── Information ──

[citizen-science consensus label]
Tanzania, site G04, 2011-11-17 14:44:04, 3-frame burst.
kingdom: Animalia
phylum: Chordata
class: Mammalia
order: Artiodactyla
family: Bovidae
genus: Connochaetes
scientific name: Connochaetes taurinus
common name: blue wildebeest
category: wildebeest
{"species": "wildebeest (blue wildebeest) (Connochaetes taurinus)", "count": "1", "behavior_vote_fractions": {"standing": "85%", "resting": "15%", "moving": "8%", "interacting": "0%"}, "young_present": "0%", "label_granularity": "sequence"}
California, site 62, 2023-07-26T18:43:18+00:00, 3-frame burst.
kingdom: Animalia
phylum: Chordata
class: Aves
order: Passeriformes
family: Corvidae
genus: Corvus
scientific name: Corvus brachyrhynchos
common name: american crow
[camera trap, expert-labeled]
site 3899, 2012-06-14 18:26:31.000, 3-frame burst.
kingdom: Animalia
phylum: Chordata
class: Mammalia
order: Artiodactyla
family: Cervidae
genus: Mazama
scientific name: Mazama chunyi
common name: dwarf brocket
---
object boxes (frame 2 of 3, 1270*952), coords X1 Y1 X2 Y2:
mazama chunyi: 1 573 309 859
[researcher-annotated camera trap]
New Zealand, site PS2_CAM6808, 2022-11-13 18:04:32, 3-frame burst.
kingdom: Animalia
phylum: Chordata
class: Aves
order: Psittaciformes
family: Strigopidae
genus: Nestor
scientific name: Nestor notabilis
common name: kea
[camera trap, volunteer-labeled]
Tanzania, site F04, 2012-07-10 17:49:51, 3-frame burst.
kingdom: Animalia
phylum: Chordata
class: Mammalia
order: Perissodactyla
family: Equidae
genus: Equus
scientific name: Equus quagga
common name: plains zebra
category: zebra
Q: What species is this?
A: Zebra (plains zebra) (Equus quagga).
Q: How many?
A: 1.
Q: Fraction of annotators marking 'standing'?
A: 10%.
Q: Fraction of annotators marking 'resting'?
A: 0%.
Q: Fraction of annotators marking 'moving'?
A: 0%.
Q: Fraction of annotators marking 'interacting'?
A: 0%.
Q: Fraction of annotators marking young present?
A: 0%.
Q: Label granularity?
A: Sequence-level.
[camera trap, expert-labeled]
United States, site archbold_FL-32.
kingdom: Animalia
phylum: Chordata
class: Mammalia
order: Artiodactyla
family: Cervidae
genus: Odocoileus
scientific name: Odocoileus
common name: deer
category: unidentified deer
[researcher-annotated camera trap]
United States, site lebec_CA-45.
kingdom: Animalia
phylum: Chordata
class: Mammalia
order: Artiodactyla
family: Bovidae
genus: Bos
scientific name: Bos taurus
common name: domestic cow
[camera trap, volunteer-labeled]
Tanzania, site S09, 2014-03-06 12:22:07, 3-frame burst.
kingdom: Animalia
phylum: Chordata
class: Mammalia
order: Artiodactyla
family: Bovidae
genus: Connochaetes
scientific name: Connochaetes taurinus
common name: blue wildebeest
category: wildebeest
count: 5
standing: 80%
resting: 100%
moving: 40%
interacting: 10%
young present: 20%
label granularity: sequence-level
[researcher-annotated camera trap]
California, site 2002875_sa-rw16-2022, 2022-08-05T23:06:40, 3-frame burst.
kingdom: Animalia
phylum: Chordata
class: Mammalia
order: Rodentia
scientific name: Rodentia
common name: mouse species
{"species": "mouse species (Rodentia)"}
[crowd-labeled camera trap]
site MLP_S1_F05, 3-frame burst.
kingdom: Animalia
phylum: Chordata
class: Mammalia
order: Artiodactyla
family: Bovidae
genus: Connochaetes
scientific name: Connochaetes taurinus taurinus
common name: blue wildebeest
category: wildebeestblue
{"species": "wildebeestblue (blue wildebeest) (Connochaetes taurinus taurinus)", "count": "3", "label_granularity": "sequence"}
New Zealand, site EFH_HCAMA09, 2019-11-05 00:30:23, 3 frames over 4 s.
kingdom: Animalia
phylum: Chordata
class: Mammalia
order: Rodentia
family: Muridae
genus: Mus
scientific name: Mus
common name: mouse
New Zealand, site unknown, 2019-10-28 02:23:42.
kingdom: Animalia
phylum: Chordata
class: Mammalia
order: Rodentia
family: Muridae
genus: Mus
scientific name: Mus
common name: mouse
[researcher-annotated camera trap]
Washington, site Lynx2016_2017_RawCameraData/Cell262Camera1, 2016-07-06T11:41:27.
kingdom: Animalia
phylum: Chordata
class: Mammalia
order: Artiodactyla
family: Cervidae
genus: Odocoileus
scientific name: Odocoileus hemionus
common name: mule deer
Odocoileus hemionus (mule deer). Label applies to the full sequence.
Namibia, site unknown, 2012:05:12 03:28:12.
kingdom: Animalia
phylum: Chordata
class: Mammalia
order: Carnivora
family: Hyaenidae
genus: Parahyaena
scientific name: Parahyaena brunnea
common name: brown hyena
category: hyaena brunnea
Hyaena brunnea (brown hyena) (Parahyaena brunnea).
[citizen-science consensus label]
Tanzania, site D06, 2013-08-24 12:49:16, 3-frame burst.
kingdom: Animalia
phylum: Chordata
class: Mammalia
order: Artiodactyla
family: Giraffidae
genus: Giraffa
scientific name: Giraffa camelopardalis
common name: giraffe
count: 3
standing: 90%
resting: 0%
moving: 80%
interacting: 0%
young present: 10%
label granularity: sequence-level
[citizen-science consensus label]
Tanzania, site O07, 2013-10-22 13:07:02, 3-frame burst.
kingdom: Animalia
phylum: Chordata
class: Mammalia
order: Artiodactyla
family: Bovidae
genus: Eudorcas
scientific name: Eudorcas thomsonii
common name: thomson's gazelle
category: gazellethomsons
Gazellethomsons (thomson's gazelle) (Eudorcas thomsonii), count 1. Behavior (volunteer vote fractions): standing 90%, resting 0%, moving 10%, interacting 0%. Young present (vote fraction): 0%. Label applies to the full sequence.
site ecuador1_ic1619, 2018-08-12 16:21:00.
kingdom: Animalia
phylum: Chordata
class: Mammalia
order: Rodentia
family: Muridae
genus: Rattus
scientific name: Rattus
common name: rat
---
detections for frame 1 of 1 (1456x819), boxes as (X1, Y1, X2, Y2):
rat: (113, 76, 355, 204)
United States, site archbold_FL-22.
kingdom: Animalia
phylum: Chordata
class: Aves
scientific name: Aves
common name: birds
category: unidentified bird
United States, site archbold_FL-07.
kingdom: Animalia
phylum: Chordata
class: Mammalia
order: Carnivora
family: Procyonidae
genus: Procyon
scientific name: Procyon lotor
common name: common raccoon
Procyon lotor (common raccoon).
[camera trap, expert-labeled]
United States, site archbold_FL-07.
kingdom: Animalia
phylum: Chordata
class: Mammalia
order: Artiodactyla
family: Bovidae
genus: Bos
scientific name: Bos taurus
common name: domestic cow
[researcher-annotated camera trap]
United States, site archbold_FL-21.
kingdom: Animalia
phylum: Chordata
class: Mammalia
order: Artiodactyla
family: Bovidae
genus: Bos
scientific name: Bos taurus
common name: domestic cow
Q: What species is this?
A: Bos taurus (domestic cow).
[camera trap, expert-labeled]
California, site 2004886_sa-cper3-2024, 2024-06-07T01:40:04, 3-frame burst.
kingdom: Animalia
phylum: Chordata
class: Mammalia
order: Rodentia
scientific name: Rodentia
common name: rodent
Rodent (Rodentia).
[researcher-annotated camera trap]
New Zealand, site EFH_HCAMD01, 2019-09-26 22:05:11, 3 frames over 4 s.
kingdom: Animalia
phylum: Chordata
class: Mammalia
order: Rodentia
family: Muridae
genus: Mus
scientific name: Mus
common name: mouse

───

▸ Task to complete
Please retype all of the data above exactly as written.

▸ Final answer
[citizen-science consensus label]
Tanzania, site G04, 2011-11-17 14:44:04, 3-frame burst.
kingdom: Animalia
phylum: Chordata
class: Mammalia
order: Artiodactyla
family: Bovidae
genus: Connochaetes
scientific name: Connochaetes taurinus
common name: blue wildebeest
category: wildebeest
{"species": "wildebeest (blue wildebeest) (Connochaetes taurinus)", "count": "1", "behavior_vote_fractions": {"standing": "85%", "resting": "15%", "moving": "8%", "interacting": "0%"}, "young_present": "0%", "label_granularity": "sequence"}
California, site 62, 2023-07-26T18:43:18+00:00, 3-frame burst.
kingdom: Animalia
phylum: Chordata
class: Aves
order: Passeriformes
family: Corvidae
genus: Corvus
scientific name: Corvus brachyrhynchos
common name: american crow
[camera trap, expert-labeled]
site 3899, 2012-06-14 18:26:31.000, 3-frame burst.
kingdom: Animalia
phylum: Chordata
class: Mammalia
order: Artiodactyla
family: Cervidae
genus: Mazama
scientific name: Mazama chunyi
common name: dwarf brocket
---
object boxes (frame 2 of 3, 1270*952), coords X1 Y1 X2 Y2:
mazama chunyi: 1 573 309 859
[researcher-annotated camera trap]
New Zealand, site PS2_CAM6808, 2022-11-13 18:04:32, 3-frame burst.
kingdom: Animalia
phylum: Chordata
class: Aves
order: Psittaciformes
family: Strigopidae
genus: Nestor
scientific name: Nestor notabilis
common name: kea
[camera trap, volunteer-labeled]
Tanzania, site F04, 2012-07-10 17:49:51, 3-frame burst.
kingdom: Animalia
phylum: Chordata
class: Mammalia
order: Perissodactyla
family: Equidae
genus: Equus
scientific name: Equus quagga
common name: plains zebra
category: zebra
Q: What species is this?
A: Zebra (plains zebra) (Equus quagga).
Q: How many?
A: 1.
Q: Fraction of annotators marking 'standing'?
A: 10%.
Q: Fraction of annotators marking 'resting'?
A: 0%.
Q: Fraction of annotators marking 'moving'?
A: 0%.
Q: Fraction of annotators marking 'interacting'?
A: 0%.
Q: Fraction of annotators marking young present?
A: 0%.
Q: Label granularity?
A: Sequence-level.
[camera trap, expert-labeled]
United States, site archbold_FL-32.
kingdom: Animalia
phylum: Chordata
class: Mammalia
order: Artiodactyla
family: Cervidae
genus: Odocoileus
scientific name: Odocoileus
common name: deer
category: unidentified deer
[researcher-annotated camera trap]
United States, site lebec_CA-45.
kingdom: Animalia
phylum: Chordata
class: Mammalia
order: Artiodactyla
family: Bovidae
genus: Bos
scientific name: Bos taurus
common name: domestic cow
[camera trap, volunteer-labeled]
Tanzania, site S09, 2014-03-06 12:22:07, 3-frame burst.
kingdom: Animalia
phylum: Chordata
class: Mammalia
order: Artiodactyla
family: Bovidae
genus: Connochaetes
scientific name: Connochaetes taurinus
common name: blue wildebeest
category: wildebeest
count: 5
standing: 80%
resting: 100%
moving: 40%
interacting: 10%
young present: 20%
label granularity: sequence-level
[researcher-annotated camera trap]
California, site 2002875_sa-rw16-2022, 2022-08-05T23:06:40, 3-frame burst.
kingdom: Animalia
phylum: Chordata
class: Mammalia
order: Rodentia
scientific name: Rodentia
common name: mouse species
{"species": "mouse species (Rodentia)"}
[crowd-labeled camera trap]
site MLP_S1_F05, 3-frame burst.
kingdom: Animalia
phylum: Chordata
class: Mammalia
order: Artiodactyla
family: Bovidae
genus: Connochaetes
scientific name: Connochaetes taurinus taurinus
common name: blue wildebeest
category: wildebeestblue
{"species": "wildebeestblue (blue wildebeest) (Connochaetes taurinus taurinus)", "count": "3", "label_granularity": "sequence"}
New Zealand, site EFH_HCAMA09, 2019-11-05 00:30:23, 3 frames over 4 s.
kingdom: Animalia
phylum: Chordata
class: Mammalia
order: Rodentia
family: Muridae
genus: Mus
scientific name: Mus
common name: mouse
New Zealand, site unknown, 2019-10-28 02:23:42.
kingdom: Animalia
phylum: Chordata
class: Mammalia
order: Rodentia
family: Muridae
genus: Mus
scientific name: Mus
common name: mouse
[researcher-annotated camera trap]
Washington, site Lynx2016_2017_RawCameraData/Cell262Camera1, 2016-07-06T11:41:27.
kingdom: Animalia
phylum: Chordata
class: Mammalia
order: Artiodactyla
family: Cervidae
genus: Odocoileus
scientific name: Odocoileus hemionus
common name: mule deer
Odocoileus hemionus (mule deer). Label applies to the full sequence.
Namibia, site unknown, 2012:05:12 03:28:12.
kingdom: Animalia
phylum: Chordata
class: Mammalia
order: Carnivora
family: Hyaenidae
genus: Parahyaena
scientific name: Parahyaena brunnea
common name: brown hyena
category: hyaena brunnea
Hyaena brunnea (brown hyena) (Parahyaena brunnea).
[citizen-science consensus label]
Tanzania, site D06, 2013-08-24 12:49:16, 3-frame burst.
kingdom: Animalia
phylum: Chordata
class: Mammalia
order: Artiodactyla
family: Giraffidae
genus: Giraffa
scientific name: Giraffa camelopardalis
common name: giraffe
count: 3
standing: 90%
resting: 0%
moving: 80%
interacting: 0%
young present: 10%
label granularity: sequence-level
[citizen-science consensus label]
Tanzania, site O07, 2013-10-22 13:07:02, 3-frame burst.
kingdom: Animalia
phylum: Chordata
class: Mammalia
order: Artiodactyla
family: Bovidae
genus: Eudorcas
scientific name: Eudorcas thomsonii
common name: thomson's gazelle
category: gazellethomsons
Gazellethomsons (thomson's gazelle) (Eudorcas thomsonii), count 1. Behavior (volunteer vote fractions): standing 90%, resting 0%, moving 10%, interacting 0%. Young present (vote fraction): 0%. Label applies to the full sequence.
site ecuador1_ic1619, 2018-08-12 16:21:00.
kingdom: Animalia
phylum: Chordata
class: Mammalia
order: Rodentia
family: Muridae
genus: Rattus
scientific name: Rattus
common name: rat
---
detections for frame 1 of 1 (1456x819), boxes as (X1, Y1, X2, Y2):
rat: (113, 76, 355, 204)
United States, site archbold_FL-22.
kingdom: Animalia
phylum: Chordata
class: Aves
scientific name: Aves
common name: birds
category: unidentified bird
United States, site archbold_FL-07.
kingdom: Animalia
phylum: Chordata
class: Mammalia
order: Carnivora
family: Procyonidae
genus: Procyon
scientific name: Procyon lotor
common name: common raccoon
Procyon lotor (common raccoon).
[camera trap, expert-labeled]
United States, site archbold_FL-07.
kingdom: Animalia
phylum: Chordata
class: Mammalia
order: Artiodactyla
family: Bovidae
genus: Bos
scientific name: Bos taurus
common name: domestic cow
[researcher-annotated camera trap]
United States, site archbold_FL-21.
kingdom: Animalia
phylum: Chordata
class: Mammalia
order: Artiodactyla
family: Bovidae
genus: Bos
scientific name: Bos taurus
common name: domestic cow
Q: What species is this?
A: Bos taurus (domestic cow).
[camera trap, expert-labeled]
California, site 2004886_sa-cper3-2024, 2024-06-07T01:40:04, 3-frame burst.
kingdom: Animalia
phylum: Chordata
class: Mammalia
order: Rodentia
scientific name: Rodentia
common name: rodent
Rodent (Rodentia).
[researcher-annotated camera trap]
New Zealand, site EFH_HCAMD01, 2019-09-26 22:05:11, 3 frames over 4 s.
kingdom: Animalia
phylum: Chordata
class: Mammalia
order: Rodentia
family: Muridae
genus: Mus
scientific name: Mus
common name: mouse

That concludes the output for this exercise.